On ongoing fertilizer issues, Reuters writers Tom Polansek and Ana Mano reported yesterday that “skyrocketing fertilizer prices are pushing farmers around the world reduce its use and reduce the amount of land they plantUkraine-Russia conflict fallout warns some ag industry veterans food shortages.”

Polansek and Mano noted that “Reuters spoke to 34 people on six continents, including grain farmers, agricultural analysts, traders and farmer groups.
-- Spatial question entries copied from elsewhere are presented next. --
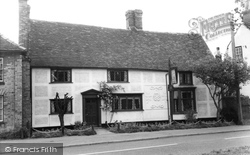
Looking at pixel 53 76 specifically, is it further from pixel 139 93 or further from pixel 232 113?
pixel 232 113

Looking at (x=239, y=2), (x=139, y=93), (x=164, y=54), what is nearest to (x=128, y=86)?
(x=139, y=93)

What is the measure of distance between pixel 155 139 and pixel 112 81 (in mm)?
7575

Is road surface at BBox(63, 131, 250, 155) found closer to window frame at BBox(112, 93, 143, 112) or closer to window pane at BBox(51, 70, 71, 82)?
window frame at BBox(112, 93, 143, 112)

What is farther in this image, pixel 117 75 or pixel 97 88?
pixel 117 75

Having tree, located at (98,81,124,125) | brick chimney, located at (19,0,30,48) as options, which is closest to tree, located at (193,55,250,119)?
tree, located at (98,81,124,125)

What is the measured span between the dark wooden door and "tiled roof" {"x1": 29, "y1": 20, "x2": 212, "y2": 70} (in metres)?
2.71

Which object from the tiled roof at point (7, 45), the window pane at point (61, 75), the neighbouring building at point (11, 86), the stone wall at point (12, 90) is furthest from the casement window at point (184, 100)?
the tiled roof at point (7, 45)

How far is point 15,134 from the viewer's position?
15219mm

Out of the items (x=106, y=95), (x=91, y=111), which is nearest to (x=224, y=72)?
(x=106, y=95)

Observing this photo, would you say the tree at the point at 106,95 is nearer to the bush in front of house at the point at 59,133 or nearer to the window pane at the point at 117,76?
the window pane at the point at 117,76

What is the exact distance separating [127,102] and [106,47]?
17.2 ft

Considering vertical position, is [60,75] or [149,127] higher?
[60,75]

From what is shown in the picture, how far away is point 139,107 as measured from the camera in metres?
20.8

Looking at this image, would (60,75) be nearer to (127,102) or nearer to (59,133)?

All expressed concern about the cost and availability of fertilizers.

“In the United States alone, fertilizer bills are expected to jump 12% this year, after increasing 17% in 2021according to data from the American Farm Bureau Federation and the United States Department of Agriculture (USDA). »

DTN writer Russ Quinn reported yesterday that “Strength returns to the retail fertilizer marketaccording to prices tracked by DTN for the third week of March 2022.”

In part, Quinn noted that “DAP increased by 11% compared to last month with an average price of $970/tonne.

“Both MENU and urea have been 7% more expensive. Urea was $954/ton, a all-time high in DTN’s price reports, while MAP had an average price of $1,001/tonne. The last time MAP broke above the $1000/tonne level was the third week of November 2008, when the price was at $1039/tonne. The all-time high price for MAP in the DTN dataset is $1,079/ton in the first week of November 2008.

“Besides, 10-34-0 is up 5% of last month. The average price of starter fertilizer was $876/ton.

“The remaining four fertilizers were slightly higher than last month. Potash had an average price of $843/ton, anhydrous $1,520/ton (all time high price), UAN28 $610/ton (all time high price) and UAN$32,706/tonne (all time high price).”

In production-related news, Reuters writer Alexander Schummer reported yesterday that, “Canadian farmers could face another drought this yearjust as the world is counting on the breadbasket nation to grow larger crops of wheat and canola to reduce food inflation fueled by the Russian-Ukrainian war.

“Dry conditions reduced last year’s Canadian crop, and wheat crops in the United States and China are now in trouble. In 2020, before the drought, Canada’s wheat exports accounted for 13% of the wheat traded globally, according to the US Department of Agriculture.

Meanwhile, in an op-ed today, Bloomberg’s Javier Blas pointed out that “the world is once again facing critical food price junctures. Russia’s invasion of Ukraine has upended one of the world’s most important breadbaskets, pushing the cost of wheat to an all-time high. Vegetable oil and corn prices are also rising.

“Food-importing countries are understandably worried. Fortunately, there is enough rice this time around to keep prices moderate..”

Blas explained that “rice matters because it is the staple diet of half the world’s population, including around one billion undernourished people living in Asia and West Africa. The worst food riots during the crisis 2007-08 were not about the price of bread, but about the cost of a bowl of rice. Right now, rice is all that stands between us and a real food crisis..”

Blas added that, “If major rice exportersespecially India and Vietnam, had to restrict rice exports this year, it could trigger a panic. New Delhi and Hanoi should avoid the temptation. There’s a lot at stake.”